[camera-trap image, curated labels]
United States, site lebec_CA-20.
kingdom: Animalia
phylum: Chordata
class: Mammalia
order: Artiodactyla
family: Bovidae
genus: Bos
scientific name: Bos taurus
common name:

● Task description:
Please give again, word for word, only the lines from the one holding "order: Artiodactyla" through the end of the listing above.

● Written answer:
order: Artiodactyla
family: Bovidae
genus: Bos
scientific name: Bos taurus
common name:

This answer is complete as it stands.